K-Means in Rust

Question 1

I have implemented for learning purposes a simple K-Means clustering algorithm in Rust. For those who are not familiar: you are given N points, say in the plane, and you want to group them in n clusters of nearby points.

To do so, you start with n random points, for instance the first n of the given ones. Call these centroids. At each iteration:

you group the N points based on the nearest centroid
you produce a new set of centroids as the average of the groups of the preceding step

You can stop after a fixed number of iterations, or after some convergence.

Here is my implementation, with the help of SO. For some reasons, the code runs slower than an equivalent algorithm written in Scala. I think I might be introducing some unnecessary copying or other hidden overhead, but I am not familiar enough with Rust to tell.

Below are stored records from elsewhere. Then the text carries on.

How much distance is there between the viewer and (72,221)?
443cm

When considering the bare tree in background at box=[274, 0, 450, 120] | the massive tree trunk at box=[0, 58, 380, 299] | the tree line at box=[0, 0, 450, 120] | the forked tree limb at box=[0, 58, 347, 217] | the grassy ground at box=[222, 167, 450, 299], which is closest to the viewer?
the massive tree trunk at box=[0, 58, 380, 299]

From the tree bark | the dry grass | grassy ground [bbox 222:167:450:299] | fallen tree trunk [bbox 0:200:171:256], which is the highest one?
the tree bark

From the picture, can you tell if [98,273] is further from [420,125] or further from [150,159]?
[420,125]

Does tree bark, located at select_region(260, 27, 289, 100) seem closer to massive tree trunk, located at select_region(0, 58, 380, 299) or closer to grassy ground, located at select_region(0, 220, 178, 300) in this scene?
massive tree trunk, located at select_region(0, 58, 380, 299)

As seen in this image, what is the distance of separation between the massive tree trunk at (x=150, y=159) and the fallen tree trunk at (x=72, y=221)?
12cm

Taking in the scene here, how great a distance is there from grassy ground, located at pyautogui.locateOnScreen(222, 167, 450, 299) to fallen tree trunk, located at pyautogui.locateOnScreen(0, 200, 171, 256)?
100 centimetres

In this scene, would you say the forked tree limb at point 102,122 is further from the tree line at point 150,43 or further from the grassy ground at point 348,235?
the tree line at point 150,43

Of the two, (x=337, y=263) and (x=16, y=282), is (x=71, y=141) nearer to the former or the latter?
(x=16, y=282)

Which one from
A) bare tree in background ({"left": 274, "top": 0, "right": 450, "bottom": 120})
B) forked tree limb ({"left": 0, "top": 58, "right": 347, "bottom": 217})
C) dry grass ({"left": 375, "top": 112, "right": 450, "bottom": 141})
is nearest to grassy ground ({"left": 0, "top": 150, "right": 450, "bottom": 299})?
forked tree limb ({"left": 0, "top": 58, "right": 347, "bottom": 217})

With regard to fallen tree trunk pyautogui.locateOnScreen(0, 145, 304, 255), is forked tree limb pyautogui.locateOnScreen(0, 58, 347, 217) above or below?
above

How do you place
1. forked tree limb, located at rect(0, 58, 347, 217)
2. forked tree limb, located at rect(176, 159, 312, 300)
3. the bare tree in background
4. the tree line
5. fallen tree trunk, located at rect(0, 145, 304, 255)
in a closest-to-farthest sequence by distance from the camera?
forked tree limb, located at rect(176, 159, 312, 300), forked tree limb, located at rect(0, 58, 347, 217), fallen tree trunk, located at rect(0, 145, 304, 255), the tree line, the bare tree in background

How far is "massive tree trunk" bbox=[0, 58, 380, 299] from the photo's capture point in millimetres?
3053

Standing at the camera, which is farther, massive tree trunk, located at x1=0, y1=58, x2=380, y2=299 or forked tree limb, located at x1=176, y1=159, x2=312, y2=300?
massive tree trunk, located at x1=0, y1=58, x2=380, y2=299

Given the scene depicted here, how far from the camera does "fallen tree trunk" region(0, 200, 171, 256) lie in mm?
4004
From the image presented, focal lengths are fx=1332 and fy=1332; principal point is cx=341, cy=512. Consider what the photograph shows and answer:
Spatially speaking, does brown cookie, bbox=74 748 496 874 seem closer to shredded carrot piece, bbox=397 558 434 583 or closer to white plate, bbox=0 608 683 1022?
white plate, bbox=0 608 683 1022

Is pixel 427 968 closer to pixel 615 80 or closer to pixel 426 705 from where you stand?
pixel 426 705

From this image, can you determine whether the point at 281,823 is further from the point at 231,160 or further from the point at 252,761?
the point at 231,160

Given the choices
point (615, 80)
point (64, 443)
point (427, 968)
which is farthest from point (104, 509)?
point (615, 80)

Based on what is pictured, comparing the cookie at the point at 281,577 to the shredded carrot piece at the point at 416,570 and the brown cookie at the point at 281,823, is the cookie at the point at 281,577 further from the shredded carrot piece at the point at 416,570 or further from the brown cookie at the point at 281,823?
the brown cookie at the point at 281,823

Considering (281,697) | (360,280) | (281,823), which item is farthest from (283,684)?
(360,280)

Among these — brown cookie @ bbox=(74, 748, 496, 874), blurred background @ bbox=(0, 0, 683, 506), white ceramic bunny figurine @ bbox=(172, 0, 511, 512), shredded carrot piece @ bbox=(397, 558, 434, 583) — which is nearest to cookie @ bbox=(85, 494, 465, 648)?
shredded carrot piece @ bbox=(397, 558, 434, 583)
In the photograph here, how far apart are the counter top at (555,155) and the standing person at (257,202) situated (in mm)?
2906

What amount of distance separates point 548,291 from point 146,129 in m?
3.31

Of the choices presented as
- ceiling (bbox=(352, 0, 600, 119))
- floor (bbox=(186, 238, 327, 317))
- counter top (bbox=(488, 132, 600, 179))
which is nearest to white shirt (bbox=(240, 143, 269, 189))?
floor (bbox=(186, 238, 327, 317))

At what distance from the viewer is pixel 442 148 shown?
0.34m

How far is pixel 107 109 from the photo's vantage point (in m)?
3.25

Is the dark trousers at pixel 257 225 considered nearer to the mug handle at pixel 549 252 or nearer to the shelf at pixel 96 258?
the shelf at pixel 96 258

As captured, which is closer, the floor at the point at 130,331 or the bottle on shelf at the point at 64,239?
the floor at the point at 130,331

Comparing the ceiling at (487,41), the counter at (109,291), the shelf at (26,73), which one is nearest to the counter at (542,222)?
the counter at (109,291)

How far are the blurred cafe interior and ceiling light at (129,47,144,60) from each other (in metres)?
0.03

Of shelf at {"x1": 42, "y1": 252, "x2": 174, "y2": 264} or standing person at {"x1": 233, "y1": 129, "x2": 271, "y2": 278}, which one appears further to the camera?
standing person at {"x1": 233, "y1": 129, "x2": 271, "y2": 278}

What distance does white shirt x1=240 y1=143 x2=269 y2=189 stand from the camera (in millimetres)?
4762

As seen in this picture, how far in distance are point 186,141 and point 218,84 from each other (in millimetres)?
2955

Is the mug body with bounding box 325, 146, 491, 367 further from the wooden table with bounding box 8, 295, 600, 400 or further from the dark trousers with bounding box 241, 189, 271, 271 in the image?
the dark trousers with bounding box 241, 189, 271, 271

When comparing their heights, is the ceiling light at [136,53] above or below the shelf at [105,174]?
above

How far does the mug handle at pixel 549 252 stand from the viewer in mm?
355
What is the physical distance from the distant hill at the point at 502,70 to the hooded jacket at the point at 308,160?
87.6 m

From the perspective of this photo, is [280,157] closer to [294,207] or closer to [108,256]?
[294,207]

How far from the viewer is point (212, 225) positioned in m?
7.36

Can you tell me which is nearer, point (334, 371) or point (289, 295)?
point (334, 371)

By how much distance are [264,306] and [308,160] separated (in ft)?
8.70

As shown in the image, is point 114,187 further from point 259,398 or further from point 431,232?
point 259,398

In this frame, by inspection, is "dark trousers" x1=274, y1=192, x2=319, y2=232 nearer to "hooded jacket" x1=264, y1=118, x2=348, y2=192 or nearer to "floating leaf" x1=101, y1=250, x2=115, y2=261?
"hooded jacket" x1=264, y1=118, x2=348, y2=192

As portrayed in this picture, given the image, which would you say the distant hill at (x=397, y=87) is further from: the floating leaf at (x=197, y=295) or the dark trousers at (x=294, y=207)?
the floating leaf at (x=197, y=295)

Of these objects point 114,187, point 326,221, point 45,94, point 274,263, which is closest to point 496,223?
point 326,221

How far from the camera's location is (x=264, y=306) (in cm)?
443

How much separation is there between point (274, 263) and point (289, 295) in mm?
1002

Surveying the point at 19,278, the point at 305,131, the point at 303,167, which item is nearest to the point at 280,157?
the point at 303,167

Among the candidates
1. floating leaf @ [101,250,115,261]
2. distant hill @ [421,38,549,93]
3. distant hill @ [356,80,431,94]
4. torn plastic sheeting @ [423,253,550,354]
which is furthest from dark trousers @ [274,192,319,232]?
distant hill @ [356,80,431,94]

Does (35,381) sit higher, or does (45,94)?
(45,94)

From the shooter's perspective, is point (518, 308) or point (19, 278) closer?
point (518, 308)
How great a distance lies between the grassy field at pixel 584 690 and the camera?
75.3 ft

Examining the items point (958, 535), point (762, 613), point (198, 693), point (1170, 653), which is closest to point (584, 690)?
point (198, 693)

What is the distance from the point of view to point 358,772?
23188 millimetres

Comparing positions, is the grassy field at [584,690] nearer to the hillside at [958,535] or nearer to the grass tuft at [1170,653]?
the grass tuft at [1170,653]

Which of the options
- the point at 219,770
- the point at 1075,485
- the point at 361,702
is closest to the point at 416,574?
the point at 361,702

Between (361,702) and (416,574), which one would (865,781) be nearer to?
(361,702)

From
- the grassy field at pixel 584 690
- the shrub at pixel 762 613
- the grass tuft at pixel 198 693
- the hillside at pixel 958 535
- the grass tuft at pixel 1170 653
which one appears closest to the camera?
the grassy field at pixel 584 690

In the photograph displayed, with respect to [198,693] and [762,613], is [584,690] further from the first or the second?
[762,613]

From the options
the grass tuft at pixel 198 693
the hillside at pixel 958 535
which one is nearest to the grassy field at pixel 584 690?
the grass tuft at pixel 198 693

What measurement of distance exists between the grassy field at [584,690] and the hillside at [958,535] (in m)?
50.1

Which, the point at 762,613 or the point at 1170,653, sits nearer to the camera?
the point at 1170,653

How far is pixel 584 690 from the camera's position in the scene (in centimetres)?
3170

Just to be clear: I am not interested in changing algorithm (I want to compare apples to apples), and I would rather have idiomatic Rust than hyper-optimized code.

use std::collections::TreeMap;
use point::Point;
fn dist(v: Point, w: Point) -> f64 { (v - w).norm() }
fn avg(points: & Vec<Point>) -> Point {
 let Point(x, y) = points.iter().fold(Point(0.0, 0.0), |p, &q| p + q);
 let k = points.len() as f64;
 Point(x / k, y / k)
}
fn closest(x: Point, ys: & Vec<Point>) -> Point {
 let y0 = ys[0];
 let d0 = dist(y0, x);
 let (_, y) = ys.iter().fold((d0, y0),
 |(m, p), &q| {
 let d = dist(q, x);
 if d < m { (d, q) } else { (m, p) }
 }
 );
 y
}
fn clusters(xs: & Vec<Point>, centroids: & Vec<Point>) -> Vec<Vec<Point>> {
 let mut groups: TreeMap<Point, Vec<Point>> = TreeMap::new();
 for x in xs.iter() {
 let y = closest(*x, centroids);
 let should_insert = match groups.find_mut(&y) {
 Some(val) => {
 val.push(*x);
 false
 },
 None => true
 };
 if should_insert {
 groups.insert(y, vec![*x]);
 }
 }
 groups.into_iter().map(|(_, v)| v).collect::<Vec<Vec<Point>>>()
}
pub fn run(points: & Vec<Point>, n: uint, iters: uint) -> Vec<Vec<Point>> {
 let mut centroids: Vec<Point> = Vec::from_fn(n, |i| points[i]);
 for _ in range(0, iters) {
 centroids = clusters(points, & centroids).iter().map(|g| avg(g)).collect();
 }
 clusters(points, & centroids)
}

Definition of Point:

use serialize::{Decoder, Decodable};
#[deriving(Show, PartialEq, PartialOrd, Clone)]
pub struct Point(pub f64, pub f64);
fn sq(x: f64) -> f64 { x * x }
impl Point {
 pub fn norm(self: &Point) -> f64 {
 let Point(x, y) = *self;
 (sq(x) + sq(y)).sqrt()
 }
}
impl<E, D: Decoder<E>> Decodable<D, E> for Point {
 fn decode(d: &mut D) -> Result<Point, E> {
 d.read_tuple(|d, n| {
 if n != 2 { Err(d.error("invalid number of elements, need 2")) }
 else {
 d.read_tuple_arg(0, |d| d.read_f64()).and_then(|e1|
 d.read_tuple_arg(1, |d| d.read_f64()).map(|e2|
 Point(e1, e2)
 )
 )
 }
 })
 }
}
impl Add<Point, Point> for Point {
 fn add(&self, other: &Point) -> Point {
 let &Point(a, b) = self;
 let &Point(c, d) = other;
 Point(a + c, b + d)
 }
}
impl Sub<Point, Point> for Point {
 fn sub(&self, other: &Point) -> Point {
 let &Point(a, b) = self;
 let &Point(c, d) = other;
 Point(a - c, b - d)
 }
}
impl Eq for Point {}
impl Ord for Point {
 fn cmp(&self, other: &Point) -> Ordering {
 self.partial_cmp(other).unwrap_or(Equal)
 }
}

Is there anything that I am doing that justifies the unexpected slowness?

Question 2

When you compile, are you compiling with optimisations (rustc -O, cargo --release)?

Question 3

Could you add concrete information about how fast the Scala and Rust versions run? How many points are you using, and how many iterations are you using?

Question 4

@Shepmaster For 100000 points, 10 clusters, 15 iterations, averaged over 100 repetitions, I get 1036 ms for Scala and 1373 ms for Rust. Since then, I also tried Pypy, which got an amazing 721 ms

Question 5

@Andrea are you also interested in general style / structure feedback, in addition to performance?

Question 6

I took your code and got it to compile with my version of Rust (rustc 0.13.0-dev (29ad8539b 2014年12月24日 16:21:23 +0000)).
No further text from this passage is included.